First of all, why podcast? Podcasting is a fantastic way to quickly and easily share information in an accessible format with a real audience.
As an educator:
-professional learning and reflective practice
-share your classroom practice with others
-reflect on what is working and what isn't
-connect to a larger community of practice (educators and other partners around the world)
-share information with busy families and community members (especially if reading printed materials is an issue)
With your students:
-can create a podcast on any topic as a whole class or guided small groups in the early years
-learners can share their understandings of a topic (such as polar bears), provide directions on how to do something (coding for example), or raise awareness/issue a call to action (climate change)
-podcasting lends itself well to differentiated instruction and meeting the needs of diverse learners
-students do not need strong reading and writing skills to participate; instead they just need to be willing to share their voices
-students who are shy or non-verbal can still contribute. They can be in charge of sound effects with instruments, writing a script or developing interview questions, acting as a time keeper or researcher, or setting up equipment.
-podcasts are such a fun way to record reader's theatres or share favourite stories with a real world audience...and a fantastic way to build fluency and expression.
How to get started? Let me walk you through the steps!
-device (laptop is what I've been using)
-microphone (the best quality you can afford--I have a Snowball back in my kindergarten classroom which is great. Currently I'm recording on a $20 microphone from Staples...because student life).
Software/Web Tools/Apps Needed:
-Audacity if you're using a PC (free download, then add the LAME mp3 encoder. It will help you do this the first time you try to export your recording as an mp3 file).
-Garage Band if you're using a Mac
-there are a number of apps out there for recording podcasts too. I played around with a few of them but gave up in frustration. Old school with Audacity worked best for me.
-an app/program to make cover art for your podcast (I used Rhonna Designs and Vanillapen, but any app that puts text on a photograph or background will work)

####

— GIVEN REQUEST 1 —
Return the stretch of the podcasting text from "-podcasting lends itself" through "through the steps!", copied word for word.
— GIVEN REQUEST 2 —
Resume the podcasting text after its last sentence and keep writing it.

####

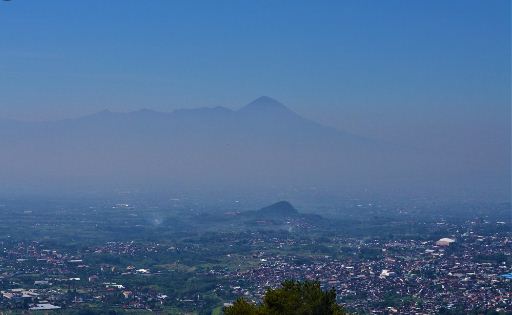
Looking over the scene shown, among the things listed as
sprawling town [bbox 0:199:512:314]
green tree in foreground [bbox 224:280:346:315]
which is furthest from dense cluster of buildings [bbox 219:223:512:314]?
green tree in foreground [bbox 224:280:346:315]

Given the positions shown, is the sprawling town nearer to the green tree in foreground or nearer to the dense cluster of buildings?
the dense cluster of buildings

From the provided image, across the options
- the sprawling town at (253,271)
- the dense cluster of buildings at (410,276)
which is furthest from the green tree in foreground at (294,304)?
the dense cluster of buildings at (410,276)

####

— TASK RESULT 1 —
-podcasting lends itself well to differentiated instruction and meeting the needs of diverse learners
-students do not need strong reading and writing skills to participate; instead they just need to be willing to share their voices
-students who are shy or non-verbal can still contribute. They can be in charge of sound effects with instruments, writing a script or developing interview questions, acting as a time keeper or researcher, or setting up equipment.
-podcasts are such a fun way to record reader's theatres or share favourite stories with a real world audience...and a fantastic way to build fluency and expression.
How to get started? Let me walk you through the steps!

— TASK RESULT 2 —
-I'm using Podbean, but there is a huge variety to choose from. I went with Podbean because it had good reviews, it was simple to use, and charged a low monthly fee to host my podcasts. If you are doing very little recording, it will host your podcasts for free, but I found I reached the monthly limit really fast.
-check out YouTube's copyright-free audio library or Freeplay Music
-I like to use the same 15 second clip of music as an introduction and conclusion
-just download a short clip as an mp3 file--if you choose clips that don't require attribution, that's all you need to do!
Now that you're ready to go with your equipment and tools, here are the steps in creating your podcast:
1) Use Audacity to record your podcast. Do a test run to see if your microphone is working and the sound quality is decent first! I find interviews to be really fun, but you can certainly just record yourself talking too.
2) Use Audacity's tools to edit--highlight and cut out pauses or sections that you're not happy with. Use fade in and fade out from the effects tab.
3) When you are happy with your podcast, save the project (it's some weird Audacity file format). Then export your podcast as an mp3 file.
4) Open a new file in Audacity and import your introductory music. Then import your podcast (the one you saved as an mp3). I know this sounds silly, but you can't add your mp3 music to the weird Audacity file format. They both need to be mp3 files to join them together.
5) Highlight your podcast and choose the slider tool in the top tool bar (it has an arrow on each end) and slide your podcast down so it starts at the end of the music. You might choose to fade out the music so there's a nice transition.
6) If you are adding music to the end, either copy and paste your introductory music or add a new and different audio file. Use the slider tool to slide the music to the end of your podcast.
7) Make sure you are happy with how it sounds, then export it as an mp3.
Create cover art for your podcast:
1) In an app or program (Publisher would work too) of your choice, create a square image. Add text (the name of your podcast) and images/designs and save it as a JPEG. If you are given options about the resolution of the image, choose a low resolution as iTunes will not accept high-res images. I had to redo mine because it was too big.
1) Login to the podcast hosting site of your choice.
2) Upload your podcast and enter all the correct information, giving it a catchy title.
3) At some point you will need to upload the cover art for your podcast. Use the image you just created (if you did it on your mobile device, email it to yourself or upload it to Microsoft One Drive or Google Drive).
4) Depending on the site you use, it will create a podcast player that you can embed into your blog or website (see the Podcasts section of my blog).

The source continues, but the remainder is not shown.